Текст для разбора:
=====

Но Азия, по мысли Паке, начинается уже в Сибири. «Роком русских стало то, что они в своем фантастическом продвижении на восток, основывая города и прокладывая дороги в фактически безлюдных до сих пор местах… как магнитом притянули к себе китайский элемент», не будучи способными его ассимилировать{49}. Китайские рабочие или торговцы, пишет он, торгуют честно и недорого, они быстро усваивают русский язык, и для немецких коммерсантов и предпринимателей это идеальная рабочая сила{50}. А в немцах Паке увидел — острее, чем когда-либо, — прирожденных колонизаторов Сибири: «Среди немцев, как мне кажется, я встречаю больше хороших знатоков этой страны, чем среди русских»{51}.
В поисках «ли»
На Дальнем Востоке во время третьей поездки Паке в Россию и Азию снова сгустились тучи войны, а панорама систематической внутренней колонизации Сибири русскими засверкала перед ним еще более яркими красками. Как и в 1903 г., он проехал весь путь от Берлина до Владивостока и Харбина. Но на сей раз он впервые увидел подлинную Россию, прикоснувшуюся к нему своей чувственной данностью: «Снова пахнет юфтью и пыльными мешками, лошадьми, заношенной одеждой». Сразу после Вирбаллена[15], оживленной пограничной станции между Восточной Пруссией и Россией, пошла «жизнь на широкую ногу»{52}. Тяжеловесные поезда и широкие вагоны сибирского экспресса напоминали путешественнику по миру видавшие виды океанские пароходы, выплывающие «в географическую нирвану, Сибирь, этот Тихий океан царя»{53}.
Впечатление вялости и инертности, однако, оказалось обманчивым. Ибо везде на своем пути Паке видел города, растущие не по дням, а по часам, совсем как в Америке. Действительно, пишет он, из прироста мирового населения «за последние пятнадцать лет только на всю Россию» пришлось «не менее тридцати миллионов, а из них на Сибирь — возможно, миллионов пять»{54}. Перед Владивостоком он отмечает «с удивлением, как эта земля всего за несколько лет приобрела русский характер»{55}.

=====

Вопросы:
• a. Перескажите текст о путешествиях Паке по Сибири в двух предложениях.
• b. Продолжите текст о путешествиях Паке по Сибири, начав сразу после его последнего предложения.

Входные данные:

=====

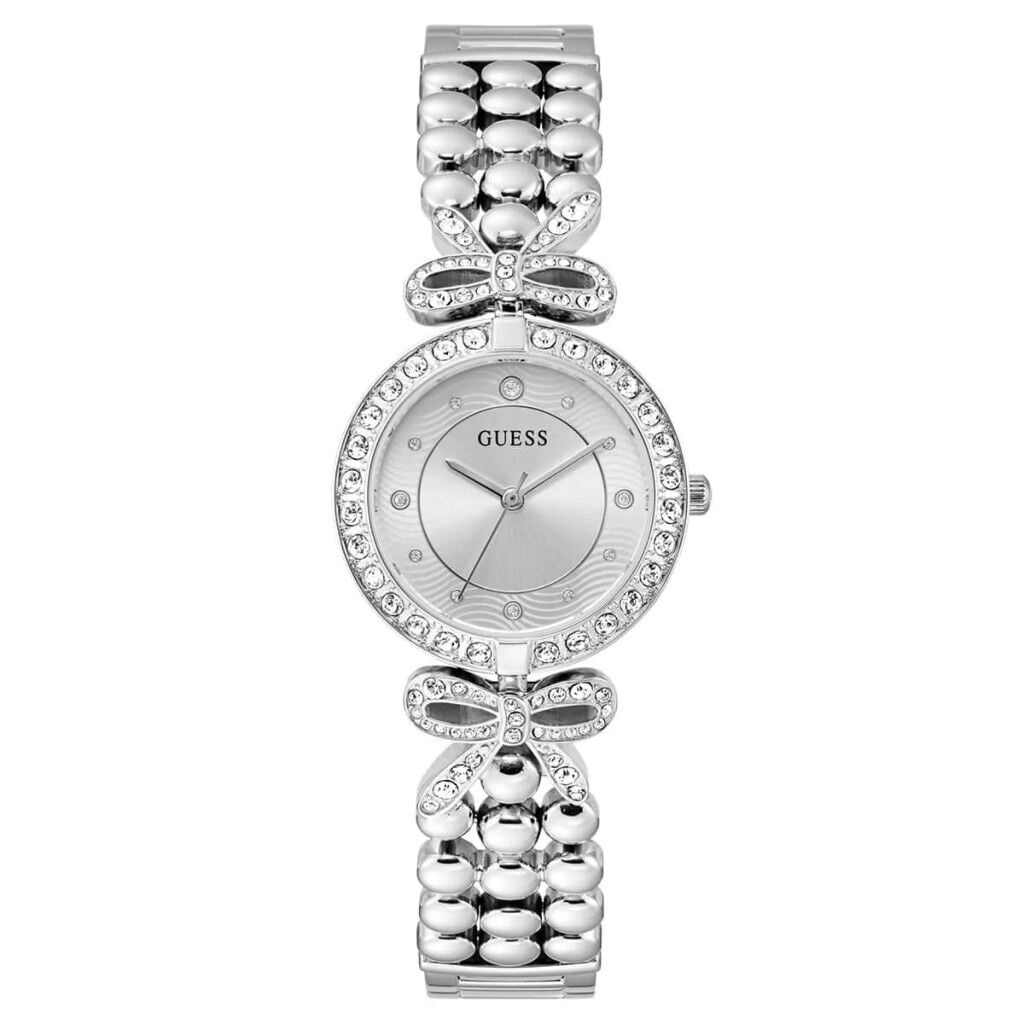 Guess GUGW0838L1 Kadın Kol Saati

=====

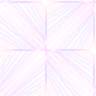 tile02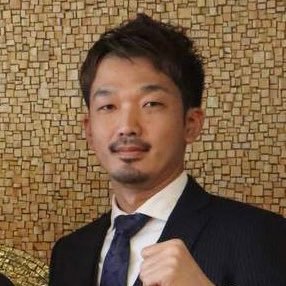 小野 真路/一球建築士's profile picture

=====

Ответы по пунктам:
• a. Паке считал, что Азия начинается уже в Сибири, где русские, осваивая безлюдные места, притянули к себе китайцев, а в немцах он видел прирожденных колонизаторов этой страны. Во время третьей поездки, проехав от Берлина до Владивостока и Харбина, он повсюду видел быстро растущие, как в Америке, города и с удивлением отметил, как земля перед Владивостоком всего за несколько лет приобрела русский характер.

• b.
В конце концов поездка снова переросла в путешествие в Срединную империю, привлекавшую его еще больше. В Китае, как Паке объяснял одному петербургскому другу, он хотел «найти “ли”» — «благозвучное слово, означающее благородство, красоту, меру, врожденную учтивость и церемонность»{56}. В культе предков, конфуцианских законах, в учении Лао-Цзы о дао, но прежде всего в упорной силе самоутверждения китайских гильдий он нашел то, что искал: жизнеспособные остатки той духовной связи, которая, как он полагал, в «древнекитайском» обществе некогда охватывала носителей государственного авторитета и различные сословия и классы, поколения и национальности, даже живых и мертвых: возможно, что и в будущем она сможет все это снова охватить.
В благородном чиновнике и философе Ку Хунмине, авторе современного конфуцианского катехизиса, он быстро нашел главного свидетеля, подтвердившего его идеи: «И то, с какой озабоченностью он говорил об Англии, которая своими наглыми действиями толкает и Германию на тяжелый путь военных приготовлений, стало для меня достопамятным свидетельством того, что он именно от немецкого духа ожидает великого синтеза культур»{57}.
Охваченный «гордостью от высокого служения», Паке набрасывает кажущуюся довольно абсурдной программу преобразования немецкой колонии Циндао в «место самоосмысления, духовной работы, мышления»{58}, а также проект создания «масштабно задуманной… китайской службы в Министерстве иностранных дел». Во главе пекинского посольства, по его словам, следует «поставить человека, основательно знающего Китай, государственного мужа и ученого вместе»{59}.
Это идеализированное представление о мировой миссии нашло свое крайнее выражение в проекте специального инструмента германской политики: всемирного ордена «посланников» (Sendlingen) — прототипом которых явно был он сам: «Купе в поезде, каюта на пароходе… пусть станут монастырской кельей, а каждое путешествие за границы отечества — посланничеством, совершаемым в послушании внутреннему голосу. Наше бегство от мира будет направлено вперед, в одиночество, в сторону искушений и к величию космополитизма. Это время для нового ордена странствующих учеников… одухотворение земли германской сущностью»{60}.
Антизападные чувства западного человека
В «одухотворении земли германской сущностью» на долю Германии выпадала задача воспринять древние и новые идеи Востока и сплавить их с наследием Запада в «великом синтезе, культур». Политическая и идеологическая враждебность Паке к западным государствам и обществам коренилась как раз в прямом сродстве и соперничестве с ними. В этом он отличается, по крайней мере на первый взгляд, от представителей немецкого культурпессимизма и антимодернизма тех лет.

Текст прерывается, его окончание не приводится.